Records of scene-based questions

★ ★ ★ ★ ★ ★ ★

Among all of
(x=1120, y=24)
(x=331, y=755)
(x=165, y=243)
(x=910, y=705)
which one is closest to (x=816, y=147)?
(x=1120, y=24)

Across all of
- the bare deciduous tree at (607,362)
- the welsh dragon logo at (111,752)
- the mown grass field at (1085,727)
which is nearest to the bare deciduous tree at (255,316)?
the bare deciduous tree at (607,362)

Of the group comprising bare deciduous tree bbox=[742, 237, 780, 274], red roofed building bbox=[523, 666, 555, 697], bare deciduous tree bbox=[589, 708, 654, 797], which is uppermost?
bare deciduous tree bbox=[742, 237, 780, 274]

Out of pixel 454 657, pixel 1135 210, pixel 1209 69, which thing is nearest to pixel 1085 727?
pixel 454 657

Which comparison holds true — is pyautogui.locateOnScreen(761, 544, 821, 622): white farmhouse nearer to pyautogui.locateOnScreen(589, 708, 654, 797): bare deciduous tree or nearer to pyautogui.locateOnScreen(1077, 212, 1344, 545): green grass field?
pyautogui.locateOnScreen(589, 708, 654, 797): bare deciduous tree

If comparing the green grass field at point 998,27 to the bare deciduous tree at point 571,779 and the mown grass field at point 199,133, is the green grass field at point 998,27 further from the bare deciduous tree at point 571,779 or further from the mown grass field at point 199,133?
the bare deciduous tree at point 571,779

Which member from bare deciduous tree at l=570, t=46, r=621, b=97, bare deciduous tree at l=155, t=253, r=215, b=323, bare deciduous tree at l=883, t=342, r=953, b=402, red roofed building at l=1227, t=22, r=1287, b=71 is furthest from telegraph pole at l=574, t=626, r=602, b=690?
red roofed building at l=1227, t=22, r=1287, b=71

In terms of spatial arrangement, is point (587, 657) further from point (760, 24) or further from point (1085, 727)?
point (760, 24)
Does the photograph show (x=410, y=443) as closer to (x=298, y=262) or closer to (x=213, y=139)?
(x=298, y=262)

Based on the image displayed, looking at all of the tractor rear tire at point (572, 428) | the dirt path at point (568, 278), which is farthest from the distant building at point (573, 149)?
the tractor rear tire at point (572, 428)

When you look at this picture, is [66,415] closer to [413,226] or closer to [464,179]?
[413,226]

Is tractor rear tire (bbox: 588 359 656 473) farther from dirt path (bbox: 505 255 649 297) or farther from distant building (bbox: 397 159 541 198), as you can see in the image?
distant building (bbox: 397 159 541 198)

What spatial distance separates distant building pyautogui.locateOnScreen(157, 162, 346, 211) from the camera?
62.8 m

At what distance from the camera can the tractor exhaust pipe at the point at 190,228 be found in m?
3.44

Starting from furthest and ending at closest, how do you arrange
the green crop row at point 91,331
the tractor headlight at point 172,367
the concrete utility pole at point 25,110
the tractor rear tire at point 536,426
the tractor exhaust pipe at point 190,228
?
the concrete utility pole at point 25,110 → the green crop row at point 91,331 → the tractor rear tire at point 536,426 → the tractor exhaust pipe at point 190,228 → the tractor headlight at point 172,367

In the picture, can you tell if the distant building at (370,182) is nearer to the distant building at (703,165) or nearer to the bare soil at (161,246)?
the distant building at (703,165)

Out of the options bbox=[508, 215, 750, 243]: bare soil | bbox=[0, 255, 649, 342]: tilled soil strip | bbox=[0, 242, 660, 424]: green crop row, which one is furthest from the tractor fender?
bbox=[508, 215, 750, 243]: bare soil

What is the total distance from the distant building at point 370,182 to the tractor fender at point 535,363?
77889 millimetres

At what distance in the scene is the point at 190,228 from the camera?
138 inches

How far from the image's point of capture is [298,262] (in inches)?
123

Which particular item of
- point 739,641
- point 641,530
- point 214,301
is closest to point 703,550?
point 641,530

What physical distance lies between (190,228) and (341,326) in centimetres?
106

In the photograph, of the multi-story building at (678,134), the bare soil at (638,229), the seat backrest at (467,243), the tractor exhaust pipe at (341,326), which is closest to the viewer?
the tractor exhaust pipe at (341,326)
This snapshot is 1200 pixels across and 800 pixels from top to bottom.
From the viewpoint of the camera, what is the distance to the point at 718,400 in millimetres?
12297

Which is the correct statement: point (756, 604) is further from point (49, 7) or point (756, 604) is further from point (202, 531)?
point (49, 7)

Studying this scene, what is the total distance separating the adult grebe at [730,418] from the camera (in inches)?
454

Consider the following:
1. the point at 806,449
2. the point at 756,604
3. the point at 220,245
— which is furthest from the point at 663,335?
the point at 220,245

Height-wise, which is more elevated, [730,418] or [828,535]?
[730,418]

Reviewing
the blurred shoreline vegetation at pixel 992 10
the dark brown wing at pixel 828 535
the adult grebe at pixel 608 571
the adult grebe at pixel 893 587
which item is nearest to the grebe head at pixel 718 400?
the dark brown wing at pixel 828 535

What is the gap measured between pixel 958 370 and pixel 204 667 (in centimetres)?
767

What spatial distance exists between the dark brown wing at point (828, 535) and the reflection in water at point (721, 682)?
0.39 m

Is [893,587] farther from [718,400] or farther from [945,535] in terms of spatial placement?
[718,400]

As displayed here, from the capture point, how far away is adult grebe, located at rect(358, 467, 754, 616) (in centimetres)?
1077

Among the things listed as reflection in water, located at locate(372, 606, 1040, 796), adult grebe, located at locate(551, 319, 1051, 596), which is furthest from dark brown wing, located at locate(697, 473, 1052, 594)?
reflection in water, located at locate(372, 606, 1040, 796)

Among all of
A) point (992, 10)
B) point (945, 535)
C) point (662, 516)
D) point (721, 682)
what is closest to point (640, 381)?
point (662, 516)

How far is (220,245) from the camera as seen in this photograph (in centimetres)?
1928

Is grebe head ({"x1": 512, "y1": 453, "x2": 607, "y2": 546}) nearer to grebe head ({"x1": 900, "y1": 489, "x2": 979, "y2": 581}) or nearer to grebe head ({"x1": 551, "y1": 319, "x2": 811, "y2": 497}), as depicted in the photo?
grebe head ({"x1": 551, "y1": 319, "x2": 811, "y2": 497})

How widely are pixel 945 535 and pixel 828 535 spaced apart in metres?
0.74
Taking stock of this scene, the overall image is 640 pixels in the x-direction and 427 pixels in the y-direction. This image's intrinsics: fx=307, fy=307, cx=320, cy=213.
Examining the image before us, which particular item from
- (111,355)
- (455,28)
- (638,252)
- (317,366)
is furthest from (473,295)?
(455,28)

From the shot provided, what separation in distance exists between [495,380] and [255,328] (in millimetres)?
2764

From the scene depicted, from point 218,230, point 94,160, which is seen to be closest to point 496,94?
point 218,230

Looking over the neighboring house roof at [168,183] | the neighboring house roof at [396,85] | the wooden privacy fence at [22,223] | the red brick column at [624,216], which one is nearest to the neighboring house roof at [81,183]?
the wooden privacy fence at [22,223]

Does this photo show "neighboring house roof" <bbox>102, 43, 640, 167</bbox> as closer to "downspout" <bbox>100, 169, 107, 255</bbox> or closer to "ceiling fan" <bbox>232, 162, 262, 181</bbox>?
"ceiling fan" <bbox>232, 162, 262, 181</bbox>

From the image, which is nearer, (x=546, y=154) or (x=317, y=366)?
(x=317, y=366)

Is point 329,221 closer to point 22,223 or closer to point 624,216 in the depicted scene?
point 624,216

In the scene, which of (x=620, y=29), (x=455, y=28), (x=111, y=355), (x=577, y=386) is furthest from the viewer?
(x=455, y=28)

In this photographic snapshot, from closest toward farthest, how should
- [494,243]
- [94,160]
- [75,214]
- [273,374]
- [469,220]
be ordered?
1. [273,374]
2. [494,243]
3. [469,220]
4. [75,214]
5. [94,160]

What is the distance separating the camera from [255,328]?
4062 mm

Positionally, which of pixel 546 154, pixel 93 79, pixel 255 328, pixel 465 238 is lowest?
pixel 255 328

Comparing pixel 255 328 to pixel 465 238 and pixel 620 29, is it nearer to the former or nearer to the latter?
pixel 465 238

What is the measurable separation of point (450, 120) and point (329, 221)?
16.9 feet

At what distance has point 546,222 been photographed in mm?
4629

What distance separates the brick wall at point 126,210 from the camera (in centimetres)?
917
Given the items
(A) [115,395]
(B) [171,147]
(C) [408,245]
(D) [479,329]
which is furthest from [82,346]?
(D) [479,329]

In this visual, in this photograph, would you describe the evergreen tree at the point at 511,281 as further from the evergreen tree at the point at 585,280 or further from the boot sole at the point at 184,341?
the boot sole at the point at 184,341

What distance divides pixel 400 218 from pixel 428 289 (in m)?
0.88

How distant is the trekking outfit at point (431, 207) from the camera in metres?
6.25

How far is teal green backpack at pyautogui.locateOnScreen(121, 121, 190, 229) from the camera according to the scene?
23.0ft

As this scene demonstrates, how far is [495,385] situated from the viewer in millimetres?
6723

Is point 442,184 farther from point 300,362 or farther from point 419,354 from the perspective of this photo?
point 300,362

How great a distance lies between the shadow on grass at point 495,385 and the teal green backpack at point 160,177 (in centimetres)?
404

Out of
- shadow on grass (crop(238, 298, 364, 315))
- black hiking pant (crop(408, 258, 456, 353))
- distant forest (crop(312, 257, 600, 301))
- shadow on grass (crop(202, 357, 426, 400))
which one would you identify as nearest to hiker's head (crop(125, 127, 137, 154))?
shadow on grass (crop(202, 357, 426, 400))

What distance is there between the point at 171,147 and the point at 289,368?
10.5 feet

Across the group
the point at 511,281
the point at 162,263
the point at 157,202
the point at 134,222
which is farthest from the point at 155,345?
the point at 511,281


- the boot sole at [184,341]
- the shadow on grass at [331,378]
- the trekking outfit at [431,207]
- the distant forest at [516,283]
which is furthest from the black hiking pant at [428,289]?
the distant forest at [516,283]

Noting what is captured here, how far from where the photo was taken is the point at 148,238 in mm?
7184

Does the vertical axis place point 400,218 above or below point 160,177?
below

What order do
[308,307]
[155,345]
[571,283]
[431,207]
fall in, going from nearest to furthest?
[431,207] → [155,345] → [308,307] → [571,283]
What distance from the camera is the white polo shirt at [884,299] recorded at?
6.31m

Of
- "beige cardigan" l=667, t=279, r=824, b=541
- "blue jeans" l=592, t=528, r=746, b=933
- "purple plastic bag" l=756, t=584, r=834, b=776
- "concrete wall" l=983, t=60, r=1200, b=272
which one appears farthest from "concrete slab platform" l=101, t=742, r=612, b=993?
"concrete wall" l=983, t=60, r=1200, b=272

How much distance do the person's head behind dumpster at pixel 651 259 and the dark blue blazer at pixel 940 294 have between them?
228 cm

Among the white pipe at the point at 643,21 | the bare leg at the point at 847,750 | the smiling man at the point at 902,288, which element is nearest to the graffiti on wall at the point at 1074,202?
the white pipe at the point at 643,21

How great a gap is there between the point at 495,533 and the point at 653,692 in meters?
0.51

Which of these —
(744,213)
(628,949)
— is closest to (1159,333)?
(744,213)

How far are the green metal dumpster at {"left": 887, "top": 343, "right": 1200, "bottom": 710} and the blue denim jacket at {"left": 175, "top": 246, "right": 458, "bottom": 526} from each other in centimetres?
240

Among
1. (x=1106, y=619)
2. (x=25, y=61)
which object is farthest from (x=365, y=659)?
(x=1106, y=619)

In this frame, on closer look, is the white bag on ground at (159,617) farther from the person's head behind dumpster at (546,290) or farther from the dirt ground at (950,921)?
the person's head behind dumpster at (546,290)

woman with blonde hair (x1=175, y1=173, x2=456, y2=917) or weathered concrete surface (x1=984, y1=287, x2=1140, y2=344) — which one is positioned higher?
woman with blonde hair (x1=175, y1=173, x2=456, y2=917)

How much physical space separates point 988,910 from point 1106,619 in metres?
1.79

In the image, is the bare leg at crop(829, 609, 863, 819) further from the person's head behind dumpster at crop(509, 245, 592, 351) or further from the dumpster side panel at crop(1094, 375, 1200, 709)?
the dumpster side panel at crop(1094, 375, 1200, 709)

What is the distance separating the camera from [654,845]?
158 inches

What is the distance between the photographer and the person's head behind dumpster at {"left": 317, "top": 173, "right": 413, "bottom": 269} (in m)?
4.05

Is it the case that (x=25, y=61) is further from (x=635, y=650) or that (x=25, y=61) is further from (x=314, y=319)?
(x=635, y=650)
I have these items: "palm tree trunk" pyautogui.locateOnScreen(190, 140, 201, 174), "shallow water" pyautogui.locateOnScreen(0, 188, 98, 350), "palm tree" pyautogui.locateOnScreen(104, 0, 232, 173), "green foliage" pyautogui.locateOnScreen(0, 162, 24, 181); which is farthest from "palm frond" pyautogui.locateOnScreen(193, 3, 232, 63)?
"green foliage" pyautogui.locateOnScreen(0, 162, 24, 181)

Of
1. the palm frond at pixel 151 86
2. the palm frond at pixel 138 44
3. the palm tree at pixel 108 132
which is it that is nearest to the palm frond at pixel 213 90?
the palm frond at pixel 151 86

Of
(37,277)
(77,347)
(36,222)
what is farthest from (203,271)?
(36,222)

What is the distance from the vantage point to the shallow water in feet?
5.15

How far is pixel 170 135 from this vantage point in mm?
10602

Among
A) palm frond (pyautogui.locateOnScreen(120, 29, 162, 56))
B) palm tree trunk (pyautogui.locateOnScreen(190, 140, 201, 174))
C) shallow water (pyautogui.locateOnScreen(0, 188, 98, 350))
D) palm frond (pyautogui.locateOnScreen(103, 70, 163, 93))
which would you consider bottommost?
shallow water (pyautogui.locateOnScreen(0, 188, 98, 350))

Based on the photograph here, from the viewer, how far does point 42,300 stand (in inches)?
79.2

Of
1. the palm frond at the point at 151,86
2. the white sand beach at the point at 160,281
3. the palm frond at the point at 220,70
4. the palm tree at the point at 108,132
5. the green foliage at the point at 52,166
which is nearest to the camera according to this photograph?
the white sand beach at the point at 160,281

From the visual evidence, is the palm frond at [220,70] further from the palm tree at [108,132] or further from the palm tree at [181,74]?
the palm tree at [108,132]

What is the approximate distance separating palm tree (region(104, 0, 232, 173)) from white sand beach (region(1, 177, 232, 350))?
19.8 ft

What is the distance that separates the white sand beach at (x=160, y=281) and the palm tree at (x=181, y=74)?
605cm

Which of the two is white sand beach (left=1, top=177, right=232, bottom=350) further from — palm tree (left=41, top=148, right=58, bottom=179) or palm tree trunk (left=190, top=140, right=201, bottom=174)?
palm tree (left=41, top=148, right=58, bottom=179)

★ ★ ★ ★ ★ ★ ★

EXERCISE REQUIREMENTS: Exactly as written, give the line containing "I have these" and all remaining lines of the records.

EXPECTED ANSWER:
I have these items: "palm tree trunk" pyautogui.locateOnScreen(190, 140, 201, 174), "shallow water" pyautogui.locateOnScreen(0, 188, 98, 350), "palm tree" pyautogui.locateOnScreen(104, 0, 232, 173), "green foliage" pyautogui.locateOnScreen(0, 162, 24, 181); which is farthest from "palm frond" pyautogui.locateOnScreen(193, 3, 232, 63)?
"green foliage" pyautogui.locateOnScreen(0, 162, 24, 181)

Of
1. the palm frond at pixel 151 86
2. the palm frond at pixel 138 44
3. the palm tree at pixel 108 132
which is it that is nearest to the palm frond at pixel 213 90?
the palm frond at pixel 151 86

Of
(37,277)
(77,347)
(36,222)
what is farthest from (203,271)?
(36,222)

What is the distance from the vantage point to the shallow water in feet?
5.15

How far is pixel 170 135 from this vantage point in mm?
10602

Among
A) palm frond (pyautogui.locateOnScreen(120, 29, 162, 56))
B) palm tree trunk (pyautogui.locateOnScreen(190, 140, 201, 174))
C) shallow water (pyautogui.locateOnScreen(0, 188, 98, 350))
D) palm frond (pyautogui.locateOnScreen(103, 70, 163, 93))
which would you consider bottommost?
shallow water (pyautogui.locateOnScreen(0, 188, 98, 350))

Based on the photograph here, from the viewer, how far does point 42,300 stand (in inches)?
79.2

Of
1. the palm frond at the point at 151,86
2. the white sand beach at the point at 160,281
3. the palm frond at the point at 220,70
4. the palm tree at the point at 108,132
5. the green foliage at the point at 52,166
which is nearest to the camera according to this photograph?
the white sand beach at the point at 160,281

From the visual evidence, is the palm frond at [220,70] further from the palm tree at [108,132] or further from the palm tree at [181,74]?
the palm tree at [108,132]

What is the approximate distance separating palm tree (region(104, 0, 232, 173)) from white sand beach (region(1, 177, 232, 350))?
19.8 ft

What is the distance that separates the white sand beach at (x=160, y=281) and the palm tree at (x=181, y=74)?
605cm

Which of the two is white sand beach (left=1, top=177, right=232, bottom=350) further from — palm tree (left=41, top=148, right=58, bottom=179) or palm tree trunk (left=190, top=140, right=201, bottom=174)?
palm tree (left=41, top=148, right=58, bottom=179)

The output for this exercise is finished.